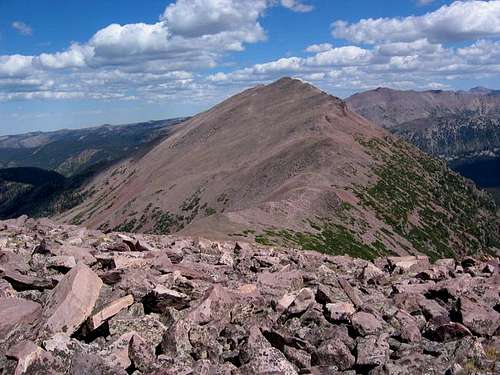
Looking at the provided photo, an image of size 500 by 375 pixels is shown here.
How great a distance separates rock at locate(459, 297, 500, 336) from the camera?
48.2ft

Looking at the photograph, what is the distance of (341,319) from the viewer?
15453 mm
==
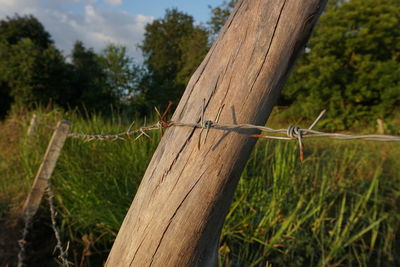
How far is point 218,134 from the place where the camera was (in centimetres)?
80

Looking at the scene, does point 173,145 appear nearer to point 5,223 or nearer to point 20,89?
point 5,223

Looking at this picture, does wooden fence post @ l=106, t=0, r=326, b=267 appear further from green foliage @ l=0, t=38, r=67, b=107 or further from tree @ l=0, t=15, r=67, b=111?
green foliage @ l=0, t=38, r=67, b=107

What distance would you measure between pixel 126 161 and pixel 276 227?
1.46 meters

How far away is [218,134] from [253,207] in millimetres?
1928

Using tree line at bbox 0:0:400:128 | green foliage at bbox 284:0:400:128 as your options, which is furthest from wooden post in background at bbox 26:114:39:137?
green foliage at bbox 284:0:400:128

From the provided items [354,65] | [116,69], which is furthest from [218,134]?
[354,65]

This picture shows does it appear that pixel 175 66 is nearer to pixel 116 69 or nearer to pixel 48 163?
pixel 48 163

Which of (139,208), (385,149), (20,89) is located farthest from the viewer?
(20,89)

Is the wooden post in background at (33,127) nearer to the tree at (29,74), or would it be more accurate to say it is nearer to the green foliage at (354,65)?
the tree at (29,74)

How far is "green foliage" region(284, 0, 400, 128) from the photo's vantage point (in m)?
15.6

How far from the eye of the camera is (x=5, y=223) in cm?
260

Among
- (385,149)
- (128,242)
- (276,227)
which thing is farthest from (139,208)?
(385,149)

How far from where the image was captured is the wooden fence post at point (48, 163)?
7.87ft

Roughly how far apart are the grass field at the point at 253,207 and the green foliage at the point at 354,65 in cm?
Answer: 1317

■ **Task instructions**
Please reproduce only the material from the line with "From the provided" up to and including the line with "Answer: 1317", substituting "leafy shrubbery" for "green foliage" and leaving everything else unchanged.

■ **Expected answer**
From the provided items [354,65] | [116,69], which is furthest from [218,134]?
[354,65]

This picture shows does it appear that pixel 175 66 is nearer to pixel 116 69 or nearer to pixel 48 163?
pixel 48 163

Which of (139,208), (385,149), (20,89) is located farthest from the viewer?
(20,89)

Is the wooden post in background at (33,127) nearer to the tree at (29,74), or would it be more accurate to say it is nearer to the leafy shrubbery at (354,65)?
the tree at (29,74)

How far is "leafy shrubbery" region(284, 0, 400, 128) from the photo's vantage point (in m)?
15.6

How far from the eye of the camera is (x=5, y=223) in cm?
260

Among
- (385,149)
- (128,242)
- (276,227)
which thing is farthest from (139,208)?
(385,149)

How far from where the image was captured is the wooden fence post at point (48, 163)?
7.87ft

Roughly how far apart are the grass field at the point at 253,207 and the leafy shrubbery at the point at 354,65 in cm?
Answer: 1317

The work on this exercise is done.